Customer customer1 = new Customer { Id = 1, Name = "John" };
Customer customer2 = new Customer { Id = 1, Name = "John" };
customer1.ShouldBeEquivalentTo(customer2);This approach will also support arrays, lists, etc:
var customers1 = new [] { new Customer { Id = 1, Name = "John" }, new Customer { Id = 2, Name = "Jack" } };
var customers2 = new [] { new Customer { Id = 1, Name = "John" }, new Customer { Id = 2, Name = "Jack" } };
customers1.ShouldBeEquivalentTo(customers2);Allowing you to have clearer and more concise test assertions, also helping you to comply with the one assertion per unit test best practice.
More On Equality
Now if you are indeed interested on the subject, and want to know a bit more about object equality, keep on reading. :)
Oversimplifying it, every time you check two objects for equality, as in a == b, a call will be made to the Equals method to compare the two objects. If the type in question don’t have an Equals method implemented, .Net will use the default implementation which will either be inherited from System.Object, when considering reference types, or System.ValueType, for value types.
The official documentation is quite concise explaining the difference in behaviour between the two:
If the current instance is a reference type, the Equals(Object) method tests for reference equality, and a call to the Equals(Object)method is equivalent to a call to the ReferenceEquals method. Reference equality means that the object variables that are compared refer to the same object.
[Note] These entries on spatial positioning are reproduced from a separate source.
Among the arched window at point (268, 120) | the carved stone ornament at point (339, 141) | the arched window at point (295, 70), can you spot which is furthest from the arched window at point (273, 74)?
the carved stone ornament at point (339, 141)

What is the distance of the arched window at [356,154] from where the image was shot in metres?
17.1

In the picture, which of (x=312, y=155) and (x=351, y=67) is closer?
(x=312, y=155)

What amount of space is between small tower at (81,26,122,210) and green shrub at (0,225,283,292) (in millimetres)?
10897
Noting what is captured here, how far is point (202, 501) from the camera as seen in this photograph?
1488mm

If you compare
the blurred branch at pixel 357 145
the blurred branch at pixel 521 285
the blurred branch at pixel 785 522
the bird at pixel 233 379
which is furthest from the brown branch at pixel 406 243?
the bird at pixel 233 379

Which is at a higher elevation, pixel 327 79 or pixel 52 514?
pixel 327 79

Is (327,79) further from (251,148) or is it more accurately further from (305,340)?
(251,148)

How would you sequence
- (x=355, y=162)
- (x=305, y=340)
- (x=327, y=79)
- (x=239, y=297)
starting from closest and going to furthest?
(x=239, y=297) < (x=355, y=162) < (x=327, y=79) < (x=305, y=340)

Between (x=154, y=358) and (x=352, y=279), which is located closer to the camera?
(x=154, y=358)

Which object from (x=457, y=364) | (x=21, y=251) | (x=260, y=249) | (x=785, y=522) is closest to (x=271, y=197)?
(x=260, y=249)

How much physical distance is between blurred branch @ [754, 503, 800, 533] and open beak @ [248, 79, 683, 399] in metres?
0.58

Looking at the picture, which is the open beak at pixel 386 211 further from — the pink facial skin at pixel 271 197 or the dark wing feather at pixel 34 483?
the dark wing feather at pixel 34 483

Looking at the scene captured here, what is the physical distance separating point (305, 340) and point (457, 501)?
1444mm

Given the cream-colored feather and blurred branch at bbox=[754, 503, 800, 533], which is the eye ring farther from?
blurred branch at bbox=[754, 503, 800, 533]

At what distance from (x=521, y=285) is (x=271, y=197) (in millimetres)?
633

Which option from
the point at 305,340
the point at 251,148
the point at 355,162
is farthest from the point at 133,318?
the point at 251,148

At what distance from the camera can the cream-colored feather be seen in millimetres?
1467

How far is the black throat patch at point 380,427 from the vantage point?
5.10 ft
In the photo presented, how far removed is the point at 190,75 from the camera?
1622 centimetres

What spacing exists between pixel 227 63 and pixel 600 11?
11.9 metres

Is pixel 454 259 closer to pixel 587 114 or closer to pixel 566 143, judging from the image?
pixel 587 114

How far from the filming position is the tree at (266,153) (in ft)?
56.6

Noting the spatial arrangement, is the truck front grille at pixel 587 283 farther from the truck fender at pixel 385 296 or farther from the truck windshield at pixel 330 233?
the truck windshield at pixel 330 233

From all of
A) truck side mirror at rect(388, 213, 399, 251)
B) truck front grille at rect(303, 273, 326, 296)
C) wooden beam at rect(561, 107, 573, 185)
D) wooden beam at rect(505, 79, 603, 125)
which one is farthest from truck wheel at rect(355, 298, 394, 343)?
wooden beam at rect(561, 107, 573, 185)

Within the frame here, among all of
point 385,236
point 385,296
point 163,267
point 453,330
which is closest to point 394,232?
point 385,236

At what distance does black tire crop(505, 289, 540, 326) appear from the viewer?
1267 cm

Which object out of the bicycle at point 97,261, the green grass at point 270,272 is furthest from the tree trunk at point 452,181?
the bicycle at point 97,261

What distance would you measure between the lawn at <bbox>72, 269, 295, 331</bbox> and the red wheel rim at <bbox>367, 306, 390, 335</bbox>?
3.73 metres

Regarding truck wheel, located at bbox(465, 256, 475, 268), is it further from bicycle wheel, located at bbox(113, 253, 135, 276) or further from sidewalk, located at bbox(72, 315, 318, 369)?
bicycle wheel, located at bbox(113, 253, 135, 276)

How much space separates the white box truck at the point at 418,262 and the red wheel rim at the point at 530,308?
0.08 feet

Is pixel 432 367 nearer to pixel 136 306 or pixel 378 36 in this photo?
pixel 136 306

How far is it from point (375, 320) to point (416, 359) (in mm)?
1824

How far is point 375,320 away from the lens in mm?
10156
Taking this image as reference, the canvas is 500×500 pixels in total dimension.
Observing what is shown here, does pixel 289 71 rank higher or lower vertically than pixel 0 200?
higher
If the current instance is a value type, the Equals(Object) method tests for value equality. Value equality means the following:
The two objects are of the same type... a Byte object that has a value of 12 does not equal an Int32 object that has a value of 12, because the two objects have different run-time types.
That is the out-of-the-box behaviour, but it can be modified for user-defined types, and you should actually modify it when it comes down to value types — after all, by they very nature they represent values and the default approach won’t hold water.
But doing this properly can get complicated. As a rule of thumb, every time you override Equals you also need to override GetHashCode. Their usage is intertwined on pretty fundamental types within the BCL, so they need to be aligned at all times. Messing up you here will lead to unexpected behaviour when playing with things like Dictionary or Hashtables.
To do this right you need to do 3 things, here’s the role of each one on checking for equality:
1. Implement the IEquatable<T> Interface
The IEquatable<T> interface is used by generic collection objects such as Dictionary<TKey, TValue>, List<T>, and LinkedList<T>when testing for equality in such methods as Contains, IndexOf, LastIndexOf, and Remove. It should be implemented for any object that might be stored in a generic collection.
2. Override Object.Equals(Object)
Determines whether the specified object is equal to the current object.
3. Override Object.GetHashCode
A hash code is a numeric value that is used to insert and identify an object in a hash-based collection such as the Dictionary<TKey, TValue> class, the Hashtable class, or a type derived from the DictionaryBase class. The GetHashCode method provides this hash code for algorithms that need quick checks of object equality.
Here’s an implementation created using ReSharper that helps on those 3 points:
public class Point : IEquatable<Point>
{
protected readonly int x, y;
public Point(int xValue, int yValue)
{
x = xValue;
y = yValue;
}
public override bool Equals(object obj)
{
if (ReferenceEquals(null, obj)) return false;
if (ReferenceEquals(this, obj)) return true;
if (obj.GetType() != this.GetType()) return false;
return Equals((Point) obj);
}
public override int GetHashCode()
{
unchecked
{
return (x * 397) ^ y;
}
}
public bool Equals(Point other)
{
if (ReferenceEquals(null, other)) return false;
if (ReferenceEquals(this, other)) return true;
return x == other.x && y == other.y;
}
}Do not take this lightly and certainly do not implement this just to make your tests pass. As a rule of thumb, your tests should drive your design and the development of your production code. However, you should not change application behaviour as a side effect of making your tests pass.
If you decide to go ahead with changing the equality behaviour of your user-defined types, please follow Microsoft’s guidelines on this:
- Implement the GetHashCode method whenever you implement the Equals method. This keeps Equals and GetHashCode synchronized.
- Override the Equals method whenever you implement the equality operator (==), and make them do the same thing. This allows infrastructure code such as Hashtable and ArrayList, which use the Equals method, to behave the same way as user code written using the equality operator.
- Do not throw exceptions from the Equals or GetHashCode methods or the equality operator (==).
- For reference types, you generally should not need to override the equality operator (==).
- For value types, you generally should override Equals, GetHashCode and the equality operator (==).